Today, we discuss the legacy of Nelson Algren with Colin Asher, author of the biography Never A Lovely So Real: The Life and Work of Nelson Algren. This was originally recorded live at the American Writers Museum June 25th, 2019. Quick note: the end of this podcast episode includes a Q&A with the live audience, however their questions were not recorded. We did want to include Colin’s answers though, so we have.
We hope you enjoy entering the mind of a writer.
“One of the things that interested me most about Algren was the way he thought about writing. Algren is a person who thought a lot about the purpose of writing and its social function. That really drew me to his work.”
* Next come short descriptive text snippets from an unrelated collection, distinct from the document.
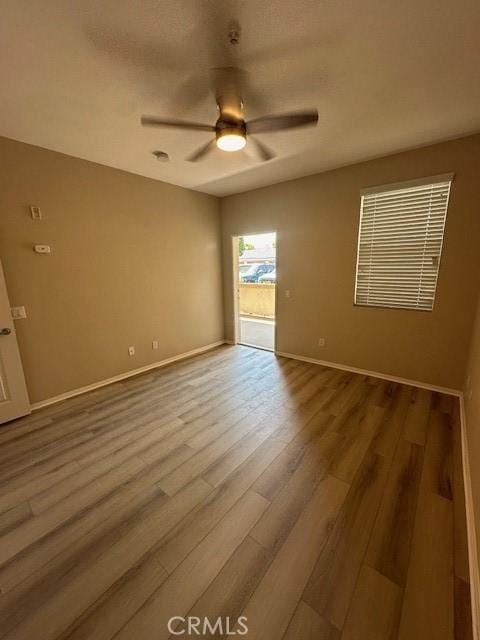 31256 Taylor Ln, Temecula, CA 92592 - empty room featuring ceiling fan, wood finished floors, and baseboards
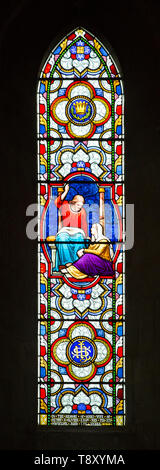 Stained glass window depicting Mary at the feet of Jesus Christ by Clayton and Bell 1872 in church of Saint Mary, Potterne, Wiltshire, England, UK Stock Photo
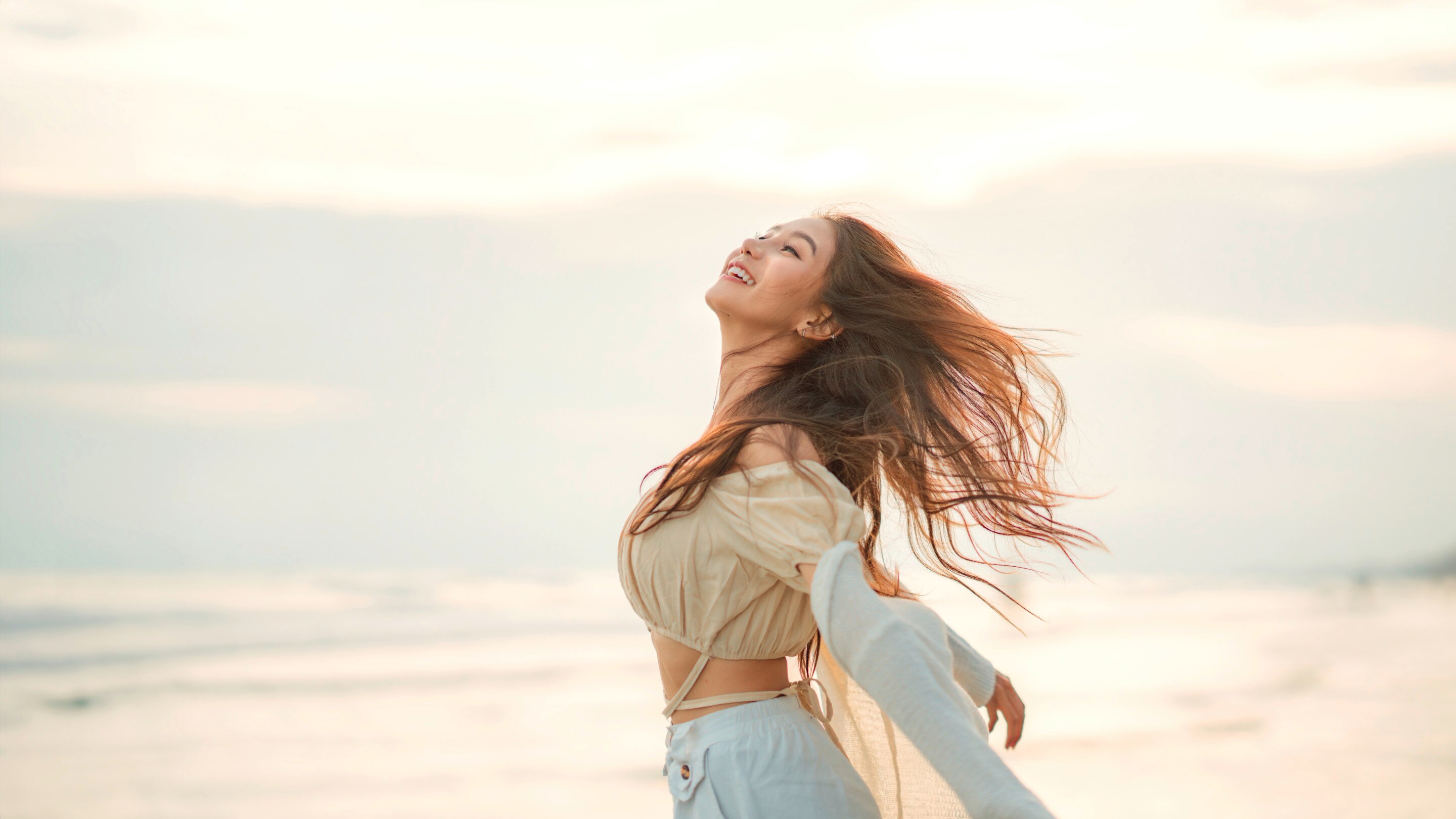 Asian woman with long brown hair feeling free at beach.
“Chicago, he realized, was…a place so in love with the idea of its virtue that it was willing to disavow, in the name of the common good, anyone who failed to meet its narrow and exacting standards. It had great symbolic value for that reason. And Nelson decided that using his work to undermine that image would be more impactful.”
“[Algren] had things to say about the 30s and the 40s that were so fully realized that they apply today. He was writing about income inequality. He was writing about criminal justice issues. In the 40s he was writing about the opioid epidemic that started after the war, where people were trying to escape this sort of new, emerging late-capitalist reality and feeling adrift. And all of those things we’re still wrestling with.”
“[Algren] could’ve used his GI benefits to purchase a home on the edge of the city with no money down but instead he returned to his old neighborhood and looked for an apartment where he could work without distraction.”
“How to write is a less meaningful question than why. Literature must challenge authority and defy demagoguery. It is born in fidelity to the truth and crumbles into incoherence in its absence.”